A girl on ice: tracing shadows to multiple sclerosis

 

In the biting cold of a Dutch winter in 1385, the frozen canals of Schiedam sparkled beneath a pale sun in the Netherlands. Children laughed and skated, slicing smooth arcs and circles across the glassy surface. Amongst them was Lidwina, a bright and active 15-year-old, known in her town for her gentle aura and strong health. But fate intervened. During what should have been a regular afternoon, Lidwina fell violently on ice, striking her side. At first, it seemed like a bad bruise, perhaps a cracked rib. But, unlike other falls, Lidwina’s pain didn’t fade. It lingered and persisted, deepening into a strange weakness that would come to haunt her body for the rest of her life, something that no one saw coming. In the weeks that followed, Lidwina’s mobility worsened. She struggled to stand, her legs felt incredibly heavy, and her balance faltered. Local healers and saintmen, guided by the beliefs of that time, prescribed herbs and fasting. They whispered of penance and sainthood, but her symptoms grew more and more unusual.

 

What began as intense pain in her limbs grew  into sensations of burning and stabbing, her muscles spasming, and over time  losing the ability to walk completely, leaving her paralyzed. As the years passed, the little girl suffered from open sores and infections, possibly due to being bedridden for years. But, was that all? tThe pathology also led to her vision being dimmed, sometimes even going dark in one eye - a possible sign of optic neuritis, one of what now is known to be a hallmark of multiple sclerosis (MS). Over the next 38 years, Lidwina’s condition confined her to bed, where she endured chronic pain, involuntary movements, and progressive disability. Yet, retained her sense of faith and often spoke of her suffering as a spiritual trial.


"Women are 2-3x more likely to be diagnosed with MS than men, a gap that has widened over the past few decades"

A retrospective diagnosis?

→ **Excerpted data**:
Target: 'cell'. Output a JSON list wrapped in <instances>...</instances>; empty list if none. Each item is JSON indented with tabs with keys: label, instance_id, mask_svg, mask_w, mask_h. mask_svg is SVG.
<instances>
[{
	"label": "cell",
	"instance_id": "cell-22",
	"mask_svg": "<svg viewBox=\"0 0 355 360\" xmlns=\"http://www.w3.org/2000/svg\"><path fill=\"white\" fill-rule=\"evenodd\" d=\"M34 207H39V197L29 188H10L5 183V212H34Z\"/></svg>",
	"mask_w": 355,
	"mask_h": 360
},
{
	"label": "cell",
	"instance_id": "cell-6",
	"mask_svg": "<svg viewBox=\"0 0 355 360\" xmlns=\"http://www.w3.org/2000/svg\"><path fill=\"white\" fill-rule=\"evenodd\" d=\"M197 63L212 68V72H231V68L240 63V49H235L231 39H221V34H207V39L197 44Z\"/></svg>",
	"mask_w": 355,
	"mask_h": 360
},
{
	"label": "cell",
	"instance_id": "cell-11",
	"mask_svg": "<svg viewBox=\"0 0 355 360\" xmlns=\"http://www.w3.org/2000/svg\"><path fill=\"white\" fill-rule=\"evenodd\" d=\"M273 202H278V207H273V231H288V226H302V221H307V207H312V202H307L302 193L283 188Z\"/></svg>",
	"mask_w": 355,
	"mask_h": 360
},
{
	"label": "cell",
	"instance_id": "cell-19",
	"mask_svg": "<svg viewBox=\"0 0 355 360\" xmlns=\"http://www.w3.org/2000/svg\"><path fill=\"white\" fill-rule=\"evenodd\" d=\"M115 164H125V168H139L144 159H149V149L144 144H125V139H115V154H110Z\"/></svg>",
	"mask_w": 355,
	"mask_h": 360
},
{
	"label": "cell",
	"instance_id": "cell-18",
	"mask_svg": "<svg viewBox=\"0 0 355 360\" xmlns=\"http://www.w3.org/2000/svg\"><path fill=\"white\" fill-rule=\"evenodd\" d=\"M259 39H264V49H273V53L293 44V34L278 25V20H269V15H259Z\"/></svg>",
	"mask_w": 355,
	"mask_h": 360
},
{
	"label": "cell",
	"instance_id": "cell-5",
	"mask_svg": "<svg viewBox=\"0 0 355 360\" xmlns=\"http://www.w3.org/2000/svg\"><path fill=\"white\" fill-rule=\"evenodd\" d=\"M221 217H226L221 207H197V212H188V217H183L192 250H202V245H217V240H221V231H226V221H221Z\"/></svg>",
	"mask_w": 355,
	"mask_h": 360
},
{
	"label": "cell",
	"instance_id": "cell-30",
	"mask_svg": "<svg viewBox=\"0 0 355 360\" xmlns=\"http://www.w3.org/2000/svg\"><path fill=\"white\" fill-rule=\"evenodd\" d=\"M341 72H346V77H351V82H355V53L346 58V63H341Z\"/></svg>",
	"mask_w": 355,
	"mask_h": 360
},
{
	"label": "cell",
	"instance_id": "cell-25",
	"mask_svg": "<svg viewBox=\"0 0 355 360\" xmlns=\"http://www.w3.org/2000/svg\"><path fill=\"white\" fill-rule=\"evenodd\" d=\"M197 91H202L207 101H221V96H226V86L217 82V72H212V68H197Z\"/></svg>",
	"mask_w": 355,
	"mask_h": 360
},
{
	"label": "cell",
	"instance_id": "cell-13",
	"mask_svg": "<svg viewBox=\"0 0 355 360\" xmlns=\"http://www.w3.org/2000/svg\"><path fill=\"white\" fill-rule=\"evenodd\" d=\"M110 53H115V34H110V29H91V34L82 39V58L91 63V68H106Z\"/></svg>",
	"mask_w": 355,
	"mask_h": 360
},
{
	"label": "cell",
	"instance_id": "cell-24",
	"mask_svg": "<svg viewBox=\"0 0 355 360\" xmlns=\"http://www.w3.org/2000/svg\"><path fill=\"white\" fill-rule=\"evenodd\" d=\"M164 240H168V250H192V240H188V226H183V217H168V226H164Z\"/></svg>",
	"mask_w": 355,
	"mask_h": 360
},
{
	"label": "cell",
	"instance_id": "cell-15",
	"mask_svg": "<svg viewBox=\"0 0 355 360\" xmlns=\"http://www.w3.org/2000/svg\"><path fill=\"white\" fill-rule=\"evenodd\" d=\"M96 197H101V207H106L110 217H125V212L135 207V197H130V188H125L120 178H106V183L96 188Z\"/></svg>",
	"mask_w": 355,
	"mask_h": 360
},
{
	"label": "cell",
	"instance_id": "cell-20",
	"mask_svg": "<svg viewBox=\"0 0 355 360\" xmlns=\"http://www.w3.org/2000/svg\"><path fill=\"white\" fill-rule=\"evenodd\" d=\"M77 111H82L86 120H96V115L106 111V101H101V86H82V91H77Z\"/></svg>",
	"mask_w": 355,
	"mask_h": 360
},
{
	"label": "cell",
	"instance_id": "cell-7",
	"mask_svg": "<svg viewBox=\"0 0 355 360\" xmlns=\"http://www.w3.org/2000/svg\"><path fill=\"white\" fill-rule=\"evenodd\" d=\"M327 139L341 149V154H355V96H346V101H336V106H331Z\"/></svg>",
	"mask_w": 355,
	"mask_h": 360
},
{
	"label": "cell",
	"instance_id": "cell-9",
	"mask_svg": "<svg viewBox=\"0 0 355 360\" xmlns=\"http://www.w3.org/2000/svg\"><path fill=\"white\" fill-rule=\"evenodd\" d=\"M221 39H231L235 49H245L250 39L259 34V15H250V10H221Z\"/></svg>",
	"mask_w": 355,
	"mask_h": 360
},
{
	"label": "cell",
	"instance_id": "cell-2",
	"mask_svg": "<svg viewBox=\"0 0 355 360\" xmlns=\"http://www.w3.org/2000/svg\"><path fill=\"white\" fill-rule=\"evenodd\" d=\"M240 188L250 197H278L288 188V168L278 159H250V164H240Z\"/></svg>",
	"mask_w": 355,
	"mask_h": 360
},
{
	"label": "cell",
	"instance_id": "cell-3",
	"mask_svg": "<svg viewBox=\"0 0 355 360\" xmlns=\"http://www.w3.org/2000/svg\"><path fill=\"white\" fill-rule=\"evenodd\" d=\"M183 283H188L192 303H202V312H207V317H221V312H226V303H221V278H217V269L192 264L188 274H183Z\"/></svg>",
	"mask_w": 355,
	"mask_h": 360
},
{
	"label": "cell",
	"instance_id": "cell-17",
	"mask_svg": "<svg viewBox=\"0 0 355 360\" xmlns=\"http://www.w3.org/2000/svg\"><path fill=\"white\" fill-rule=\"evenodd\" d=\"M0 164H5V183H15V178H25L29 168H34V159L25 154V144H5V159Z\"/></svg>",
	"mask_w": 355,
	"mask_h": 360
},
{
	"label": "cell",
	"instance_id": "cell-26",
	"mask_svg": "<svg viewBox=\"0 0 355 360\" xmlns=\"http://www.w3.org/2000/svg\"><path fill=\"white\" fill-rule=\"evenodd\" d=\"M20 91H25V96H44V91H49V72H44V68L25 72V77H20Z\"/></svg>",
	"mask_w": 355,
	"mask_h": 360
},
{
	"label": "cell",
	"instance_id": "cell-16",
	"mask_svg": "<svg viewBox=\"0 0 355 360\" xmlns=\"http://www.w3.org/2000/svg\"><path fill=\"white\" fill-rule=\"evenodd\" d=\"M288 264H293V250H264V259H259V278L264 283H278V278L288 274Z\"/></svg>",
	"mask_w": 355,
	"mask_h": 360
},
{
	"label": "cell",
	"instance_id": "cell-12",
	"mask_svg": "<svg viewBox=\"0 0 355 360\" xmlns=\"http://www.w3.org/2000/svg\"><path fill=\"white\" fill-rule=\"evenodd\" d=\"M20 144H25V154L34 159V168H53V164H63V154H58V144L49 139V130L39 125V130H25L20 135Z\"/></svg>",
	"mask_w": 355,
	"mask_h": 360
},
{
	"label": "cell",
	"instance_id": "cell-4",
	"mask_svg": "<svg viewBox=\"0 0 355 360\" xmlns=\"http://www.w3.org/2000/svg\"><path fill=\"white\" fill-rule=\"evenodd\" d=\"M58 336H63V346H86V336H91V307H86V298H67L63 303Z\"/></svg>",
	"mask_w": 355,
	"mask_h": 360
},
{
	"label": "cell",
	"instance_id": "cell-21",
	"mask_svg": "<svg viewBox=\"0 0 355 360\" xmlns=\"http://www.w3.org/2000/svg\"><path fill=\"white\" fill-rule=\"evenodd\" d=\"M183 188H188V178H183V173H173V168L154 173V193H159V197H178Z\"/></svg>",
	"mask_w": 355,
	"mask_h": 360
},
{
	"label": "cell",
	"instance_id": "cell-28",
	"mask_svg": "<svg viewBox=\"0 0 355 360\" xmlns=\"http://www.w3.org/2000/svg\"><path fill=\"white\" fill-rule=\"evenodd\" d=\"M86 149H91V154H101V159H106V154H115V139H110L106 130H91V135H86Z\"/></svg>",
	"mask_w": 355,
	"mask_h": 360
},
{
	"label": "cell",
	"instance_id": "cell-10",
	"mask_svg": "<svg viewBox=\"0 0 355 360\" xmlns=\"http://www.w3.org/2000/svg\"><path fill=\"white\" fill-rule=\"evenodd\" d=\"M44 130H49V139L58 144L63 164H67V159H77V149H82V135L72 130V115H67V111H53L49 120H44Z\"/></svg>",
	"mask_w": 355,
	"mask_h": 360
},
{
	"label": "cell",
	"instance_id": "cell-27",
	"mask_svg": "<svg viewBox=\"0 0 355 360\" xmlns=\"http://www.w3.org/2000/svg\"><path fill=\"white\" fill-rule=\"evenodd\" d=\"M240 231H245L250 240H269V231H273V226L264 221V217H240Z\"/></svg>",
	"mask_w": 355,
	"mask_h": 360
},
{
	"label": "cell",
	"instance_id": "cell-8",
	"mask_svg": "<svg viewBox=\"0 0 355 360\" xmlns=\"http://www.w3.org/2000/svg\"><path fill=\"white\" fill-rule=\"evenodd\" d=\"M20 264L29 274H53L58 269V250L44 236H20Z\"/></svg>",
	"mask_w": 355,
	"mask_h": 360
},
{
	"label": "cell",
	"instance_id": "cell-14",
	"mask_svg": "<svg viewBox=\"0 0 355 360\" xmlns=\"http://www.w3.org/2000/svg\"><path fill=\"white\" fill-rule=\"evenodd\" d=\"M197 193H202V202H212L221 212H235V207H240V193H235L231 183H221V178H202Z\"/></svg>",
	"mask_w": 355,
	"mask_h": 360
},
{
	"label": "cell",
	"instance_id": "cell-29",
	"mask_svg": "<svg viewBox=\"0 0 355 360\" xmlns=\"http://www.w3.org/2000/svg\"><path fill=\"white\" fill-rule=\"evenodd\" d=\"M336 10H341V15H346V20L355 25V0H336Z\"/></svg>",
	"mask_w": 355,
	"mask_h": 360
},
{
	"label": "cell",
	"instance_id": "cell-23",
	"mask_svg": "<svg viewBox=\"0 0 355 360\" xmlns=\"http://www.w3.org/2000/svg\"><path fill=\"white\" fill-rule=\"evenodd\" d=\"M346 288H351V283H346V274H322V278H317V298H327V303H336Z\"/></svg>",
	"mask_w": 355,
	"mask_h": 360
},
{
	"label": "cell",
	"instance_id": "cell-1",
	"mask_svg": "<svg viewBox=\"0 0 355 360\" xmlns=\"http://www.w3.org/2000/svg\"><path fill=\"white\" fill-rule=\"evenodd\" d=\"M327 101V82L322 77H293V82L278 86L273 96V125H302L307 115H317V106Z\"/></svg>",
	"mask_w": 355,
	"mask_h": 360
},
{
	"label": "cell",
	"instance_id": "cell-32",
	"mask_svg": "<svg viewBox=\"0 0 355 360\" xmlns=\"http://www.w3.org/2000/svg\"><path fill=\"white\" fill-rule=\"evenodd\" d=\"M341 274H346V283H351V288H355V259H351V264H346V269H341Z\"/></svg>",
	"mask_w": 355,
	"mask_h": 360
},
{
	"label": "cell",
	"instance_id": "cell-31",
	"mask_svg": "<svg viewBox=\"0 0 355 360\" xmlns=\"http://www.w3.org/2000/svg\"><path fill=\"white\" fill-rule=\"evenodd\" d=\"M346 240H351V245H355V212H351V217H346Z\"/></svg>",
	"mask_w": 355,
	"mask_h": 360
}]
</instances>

→ **Task item**:
Can you retype the part of the Lidwina article that starts at the words "What began as" and ends after "a spiritual trial."?

→ **Answer below**:
What began as intense pain in her limbs grew  into sensations of burning and stabbing, her muscles spasming, and over time  losing the ability to walk completely, leaving her paralyzed. As the years passed, the little girl suffered from open sores and infections, possibly due to being bedridden for years. But, was that all? tThe pathology also led to her vision being dimmed, sometimes even going dark in one eye - a possible sign of optic neuritis, one of what now is known to be a hallmark of multiple sclerosis (MS). Over the next 38 years, Lidwina’s condition confined her to bed, where she endured chronic pain, involuntary movements, and progressive disability. Yet, retained her sense of faith and often spoke of her suffering as a spiritual trial.